A história deste Montalegre-Benfica, realizado a 19 de dezembro antes de uma jornada que promete fazer alterações na tabela classificativa do Campeonato (ou melhor, só mesmo por conjugação cósmica não trará mexidas), começou a ser escrita por volta das 12 horas de 30 de novembro. Nesse dia, o conjunto de Barroso assistiu em direto ao sorteio dos oitavos de final da Taça de Portugal, fez apostas sobre os adversários possíveis e acabou por ter a sorte grande em que a maioria tinha votado. Houve festa. Saltos, abraços. Algum tremelique até na voz do capitão Gabi, emocionado com o que vinha aí. Mas não se ficou por aí, fugiu ao caminho mais fácil e ganhou a sua eliminatória ao longo das últimas duas semanas e meia.
Benfica vence Montalegre por 1-0 com golo de Conti e segue para os quartos da Taça de Portugal
Com o Desp. Chaves a jogar na Vila das Aves, era normal haver uma passagem do jogo para o recinto dos flavienses, com garantia de quase praticamente cheia.
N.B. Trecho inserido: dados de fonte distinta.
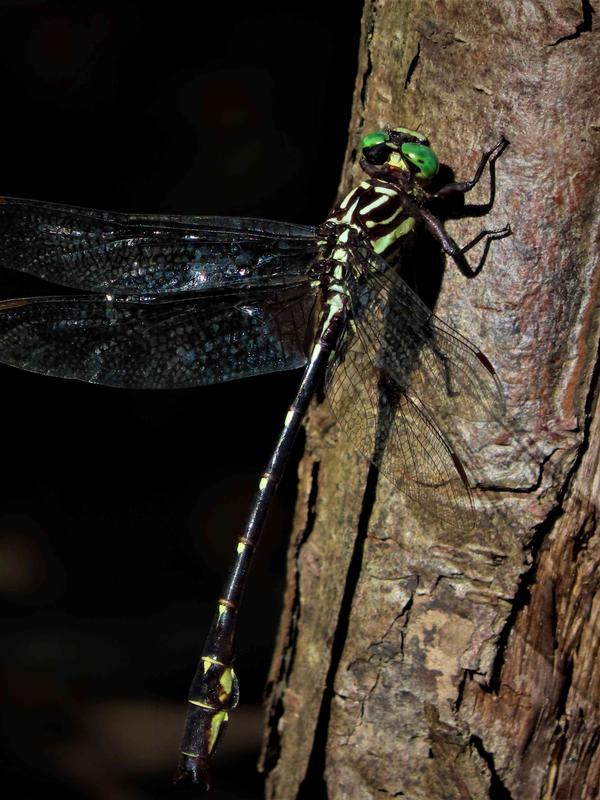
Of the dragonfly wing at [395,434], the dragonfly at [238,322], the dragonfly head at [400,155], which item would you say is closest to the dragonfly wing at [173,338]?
the dragonfly at [238,322]

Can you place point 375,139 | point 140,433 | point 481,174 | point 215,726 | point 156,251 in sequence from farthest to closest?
point 140,433
point 156,251
point 215,726
point 375,139
point 481,174

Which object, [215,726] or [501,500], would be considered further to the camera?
[215,726]

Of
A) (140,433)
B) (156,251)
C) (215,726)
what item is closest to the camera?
(215,726)

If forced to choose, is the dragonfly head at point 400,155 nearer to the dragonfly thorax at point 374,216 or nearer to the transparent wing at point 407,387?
the dragonfly thorax at point 374,216

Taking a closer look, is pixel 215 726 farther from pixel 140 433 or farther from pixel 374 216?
pixel 140 433

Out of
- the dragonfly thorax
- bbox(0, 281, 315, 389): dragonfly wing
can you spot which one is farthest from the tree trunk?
bbox(0, 281, 315, 389): dragonfly wing

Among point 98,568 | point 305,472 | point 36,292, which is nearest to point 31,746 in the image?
point 98,568

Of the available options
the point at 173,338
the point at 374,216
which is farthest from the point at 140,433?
the point at 374,216

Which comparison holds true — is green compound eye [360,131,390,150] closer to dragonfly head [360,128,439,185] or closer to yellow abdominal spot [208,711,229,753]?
Result: dragonfly head [360,128,439,185]
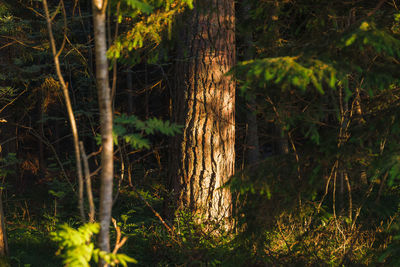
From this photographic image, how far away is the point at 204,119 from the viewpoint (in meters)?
5.55

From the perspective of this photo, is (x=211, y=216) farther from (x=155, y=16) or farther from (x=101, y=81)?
(x=101, y=81)

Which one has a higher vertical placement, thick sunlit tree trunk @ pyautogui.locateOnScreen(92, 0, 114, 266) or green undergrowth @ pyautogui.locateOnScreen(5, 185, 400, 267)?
thick sunlit tree trunk @ pyautogui.locateOnScreen(92, 0, 114, 266)

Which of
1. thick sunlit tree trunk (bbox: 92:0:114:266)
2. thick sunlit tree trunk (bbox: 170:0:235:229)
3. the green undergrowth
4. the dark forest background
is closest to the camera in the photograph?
thick sunlit tree trunk (bbox: 92:0:114:266)

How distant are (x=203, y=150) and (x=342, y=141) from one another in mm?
2185

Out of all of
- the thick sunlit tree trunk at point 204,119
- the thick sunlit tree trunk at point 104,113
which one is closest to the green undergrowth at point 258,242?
the thick sunlit tree trunk at point 204,119

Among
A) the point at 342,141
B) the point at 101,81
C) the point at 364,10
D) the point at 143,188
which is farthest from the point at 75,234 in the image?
the point at 143,188

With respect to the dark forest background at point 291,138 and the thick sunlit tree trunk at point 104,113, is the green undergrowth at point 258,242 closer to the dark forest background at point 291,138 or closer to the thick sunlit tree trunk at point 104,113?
the dark forest background at point 291,138

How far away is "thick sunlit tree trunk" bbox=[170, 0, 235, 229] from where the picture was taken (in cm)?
555

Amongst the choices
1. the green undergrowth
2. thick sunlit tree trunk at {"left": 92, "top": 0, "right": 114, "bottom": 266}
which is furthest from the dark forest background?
thick sunlit tree trunk at {"left": 92, "top": 0, "right": 114, "bottom": 266}

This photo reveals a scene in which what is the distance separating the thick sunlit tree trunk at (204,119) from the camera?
5.55 m

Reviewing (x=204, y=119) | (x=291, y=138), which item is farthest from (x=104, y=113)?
(x=204, y=119)

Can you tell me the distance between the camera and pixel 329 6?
397cm

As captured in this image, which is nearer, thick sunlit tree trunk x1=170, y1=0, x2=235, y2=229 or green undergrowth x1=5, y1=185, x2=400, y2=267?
green undergrowth x1=5, y1=185, x2=400, y2=267

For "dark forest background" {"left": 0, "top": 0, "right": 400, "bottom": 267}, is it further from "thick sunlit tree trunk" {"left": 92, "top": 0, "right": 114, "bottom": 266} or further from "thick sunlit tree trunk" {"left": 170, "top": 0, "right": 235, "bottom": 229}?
"thick sunlit tree trunk" {"left": 170, "top": 0, "right": 235, "bottom": 229}
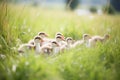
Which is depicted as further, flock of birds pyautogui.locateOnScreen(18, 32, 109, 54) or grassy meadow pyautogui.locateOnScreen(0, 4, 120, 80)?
flock of birds pyautogui.locateOnScreen(18, 32, 109, 54)

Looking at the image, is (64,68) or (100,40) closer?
(64,68)

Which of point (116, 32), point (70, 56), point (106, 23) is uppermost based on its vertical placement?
point (106, 23)

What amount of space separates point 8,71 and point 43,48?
2.17 ft

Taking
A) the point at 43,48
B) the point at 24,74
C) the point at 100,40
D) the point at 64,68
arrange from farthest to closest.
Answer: the point at 100,40 → the point at 43,48 → the point at 64,68 → the point at 24,74

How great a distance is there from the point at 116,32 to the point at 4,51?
80.1 inches

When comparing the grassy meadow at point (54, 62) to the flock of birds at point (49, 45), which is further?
the flock of birds at point (49, 45)

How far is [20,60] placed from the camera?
3.34 meters

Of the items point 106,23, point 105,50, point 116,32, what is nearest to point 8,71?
point 105,50

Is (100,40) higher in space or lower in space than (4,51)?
higher

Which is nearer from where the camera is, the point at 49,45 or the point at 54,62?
the point at 54,62

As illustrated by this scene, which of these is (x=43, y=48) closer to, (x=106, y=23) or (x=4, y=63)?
(x=4, y=63)

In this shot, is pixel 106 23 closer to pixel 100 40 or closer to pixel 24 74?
pixel 100 40

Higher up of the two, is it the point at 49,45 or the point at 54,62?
the point at 49,45

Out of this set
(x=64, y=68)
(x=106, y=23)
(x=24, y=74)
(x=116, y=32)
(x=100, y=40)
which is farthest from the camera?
(x=106, y=23)
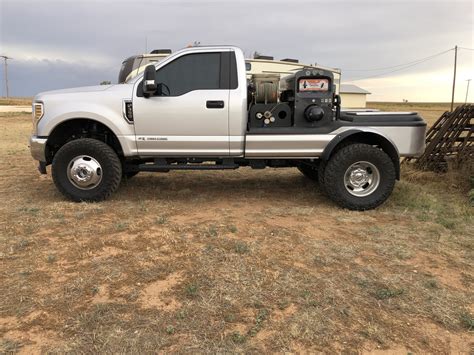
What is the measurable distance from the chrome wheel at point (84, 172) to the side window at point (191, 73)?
→ 4.63 ft

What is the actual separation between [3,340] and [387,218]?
14.2ft

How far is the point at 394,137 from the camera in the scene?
562 cm

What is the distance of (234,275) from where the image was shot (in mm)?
3459

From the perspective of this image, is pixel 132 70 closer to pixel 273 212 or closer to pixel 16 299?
pixel 273 212

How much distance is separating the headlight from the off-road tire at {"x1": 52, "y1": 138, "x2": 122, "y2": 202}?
51cm

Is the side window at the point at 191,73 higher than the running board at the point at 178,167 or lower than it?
higher

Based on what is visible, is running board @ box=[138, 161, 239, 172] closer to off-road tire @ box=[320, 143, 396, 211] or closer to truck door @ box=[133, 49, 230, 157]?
truck door @ box=[133, 49, 230, 157]

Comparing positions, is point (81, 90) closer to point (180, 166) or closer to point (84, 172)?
point (84, 172)

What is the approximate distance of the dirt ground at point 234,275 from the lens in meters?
2.66

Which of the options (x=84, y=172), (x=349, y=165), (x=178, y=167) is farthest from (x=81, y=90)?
(x=349, y=165)

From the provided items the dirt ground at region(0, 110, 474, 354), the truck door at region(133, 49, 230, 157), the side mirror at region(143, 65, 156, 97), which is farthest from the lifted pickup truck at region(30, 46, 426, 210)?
the dirt ground at region(0, 110, 474, 354)

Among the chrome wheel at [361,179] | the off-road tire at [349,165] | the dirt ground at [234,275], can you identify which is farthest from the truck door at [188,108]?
the chrome wheel at [361,179]

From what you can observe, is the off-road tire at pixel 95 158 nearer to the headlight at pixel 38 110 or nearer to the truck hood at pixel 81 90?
the headlight at pixel 38 110

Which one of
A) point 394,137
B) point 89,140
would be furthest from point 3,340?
point 394,137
Mas pensou-se outra coisa: “Quantas vezes existe uma possibilidade como esta para defrontar um grande como o Benfica?”. Foram muitas horas de trabalho que valeram a pena: entre um relvado “novo”, bancadas improvisadas e a luz artificial, numa empreitada que contou também com a ajuda da autarquia, o Estádio Dr. Diogo Alves Vaz Pereira ficou com as condições necessárias para receber o encontro. Tudo bateu certo, incluindo o tempo esperado – muito frio (três graus), 100% de possibilidades de chover (muitas vezes de forma mais agressiva). O “jogo” do Montalegre estava ganho.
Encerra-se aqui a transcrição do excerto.